Presentation information

Symposium

[S3] Symposium 3
Genome analysis opens up new frontiers in phage research

Tue. Mar 29, 2022 9:15 AM - 11:45 AM Channel 4

Conveners: Satoshi Tsuneda(Waseda University), Hidetomo Iwano(Rakuno Gakuen University)

Co-Sponsor: Japan Society for Phage Therapy

[S3-3] Analysis of pseudolysogenic lifecycle of Clostridium botulinum types C and D phages

Yoshihiko Sakaguchi1, Akira Take1, Kazuyoshi Gotoh2, Yumiko Yamamoto2, Tomoko Kohda3, Masafumi Mukamoto3, Shunji Kozaki3, Shunji Hayashi1, Tetsuya Hayashi4, Keiji Oguma2 (1Dept. Microbiol., Kitasato Univ. Sch. Med., 2Dept. Bacteriol., Okayama Univ. Grad. Sch. Med. Dent. Pharm. Sci., 3Dept. Vet., Sci., Grad. Sch. Lif. Environ. Sci., Osaka Prefect. Univ., 4Dept. Bacteriol., Facul. Med. Sci., Kyushu Univ.)

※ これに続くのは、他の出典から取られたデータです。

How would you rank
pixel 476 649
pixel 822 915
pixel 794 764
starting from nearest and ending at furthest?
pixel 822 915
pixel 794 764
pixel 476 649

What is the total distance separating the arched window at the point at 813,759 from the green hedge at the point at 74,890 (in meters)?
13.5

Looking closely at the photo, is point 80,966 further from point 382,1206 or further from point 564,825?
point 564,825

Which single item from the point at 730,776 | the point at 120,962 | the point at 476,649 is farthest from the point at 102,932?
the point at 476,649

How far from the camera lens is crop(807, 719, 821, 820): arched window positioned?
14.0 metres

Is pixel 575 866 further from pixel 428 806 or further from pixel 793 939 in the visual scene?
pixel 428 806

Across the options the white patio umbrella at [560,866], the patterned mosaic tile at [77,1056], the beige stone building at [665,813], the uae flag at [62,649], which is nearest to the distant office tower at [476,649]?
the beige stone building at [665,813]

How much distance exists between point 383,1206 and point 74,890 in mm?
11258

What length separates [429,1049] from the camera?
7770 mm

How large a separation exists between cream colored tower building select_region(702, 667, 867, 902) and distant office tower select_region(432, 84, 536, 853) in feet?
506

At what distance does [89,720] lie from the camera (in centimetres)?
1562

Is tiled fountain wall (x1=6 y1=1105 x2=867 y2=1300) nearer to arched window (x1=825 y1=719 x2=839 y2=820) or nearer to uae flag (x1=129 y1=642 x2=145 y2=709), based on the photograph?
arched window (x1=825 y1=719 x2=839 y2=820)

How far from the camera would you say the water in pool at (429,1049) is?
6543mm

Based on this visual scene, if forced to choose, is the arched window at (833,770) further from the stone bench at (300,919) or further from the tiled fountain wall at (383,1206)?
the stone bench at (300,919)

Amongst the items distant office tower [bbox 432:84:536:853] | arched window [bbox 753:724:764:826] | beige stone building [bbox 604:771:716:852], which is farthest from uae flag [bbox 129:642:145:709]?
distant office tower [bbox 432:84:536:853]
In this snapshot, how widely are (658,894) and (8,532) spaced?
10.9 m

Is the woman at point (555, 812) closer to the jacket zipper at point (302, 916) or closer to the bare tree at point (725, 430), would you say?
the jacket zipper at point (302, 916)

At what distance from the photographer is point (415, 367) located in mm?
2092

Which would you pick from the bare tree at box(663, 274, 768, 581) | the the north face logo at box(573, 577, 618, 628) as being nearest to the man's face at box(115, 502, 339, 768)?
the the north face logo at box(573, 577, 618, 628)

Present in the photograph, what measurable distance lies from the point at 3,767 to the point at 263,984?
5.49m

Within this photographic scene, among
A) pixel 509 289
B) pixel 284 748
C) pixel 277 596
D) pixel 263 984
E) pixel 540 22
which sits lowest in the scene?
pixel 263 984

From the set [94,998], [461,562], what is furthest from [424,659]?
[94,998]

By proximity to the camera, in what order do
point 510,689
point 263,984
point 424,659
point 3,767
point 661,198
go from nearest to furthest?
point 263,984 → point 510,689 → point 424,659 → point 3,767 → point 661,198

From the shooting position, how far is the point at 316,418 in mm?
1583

ボツリヌス毒素は,抗原性によりA型からG型に分類される.この中でC型とD型毒素の産生性は,バクテリオファージ(ファージ)よって支配されている.我々は,C型毒素遺伝子保有ファージ(c-st)のゲノム解析を行い,本ファージの様々な特徴を明らかにした.
本ファージの全塩基配列は185,681 bpで,ゲノムの両末端には403 bpのterminal direct repeatが存在した.本ファージゲノム上には,C型神経毒素を含む198個のタンパク質コード領域(ORF)が同定された.また,枯草菌のSPβファージゲノムのORFと有意な相同性を示したことから,c-stはSPβ類縁のファージであることが示唆された.本ファージゲノム上には,新しいタイプのinsertion sequence (IS)が多数存在し,ゲノムの約10%を占めていた.さらに,溶原株においては,本ファージDNAは環状で存在することも明らかとなった(偽溶原化).偽溶原化には,tubZ, tubR, tubSおよびtubYの遺伝子が関わっていた.詳細には,TubZが微小管を形成し,これにTubR, TubS, TubYが作用することで,エピソーム様に存在するファージDNAの分配を調節していることが明らかとなった.一方,野生型を長期間継代培養することで,ゲノムサイズが約160 kbpと約165 kbpに変化しており,約140 kbpの領域が共通していた.本領域には,C型神経毒素,ファージ構造および溶原化に関わる遺伝子群が保存されていた.
c-stが溶原化するために,溶菌酵素が必須である.これは,ファージセラピーを開発するために重要な情報となる.そこで,我々は,遺伝子機能予測により,c-stのゲノム上から2つの溶菌酵素を推定した.現在,これらの遺伝子を個々に発現・精製し,その機能を解析している.